■ Exercise instructions
Return every line of the data below unchanged, character for character.

== Exercise materials

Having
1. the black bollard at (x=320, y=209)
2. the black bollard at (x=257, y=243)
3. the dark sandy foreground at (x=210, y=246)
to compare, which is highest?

====

■ Finished task
Having
1. the black bollard at (x=320, y=209)
2. the black bollard at (x=257, y=243)
3. the dark sandy foreground at (x=210, y=246)
to compare, which is highest?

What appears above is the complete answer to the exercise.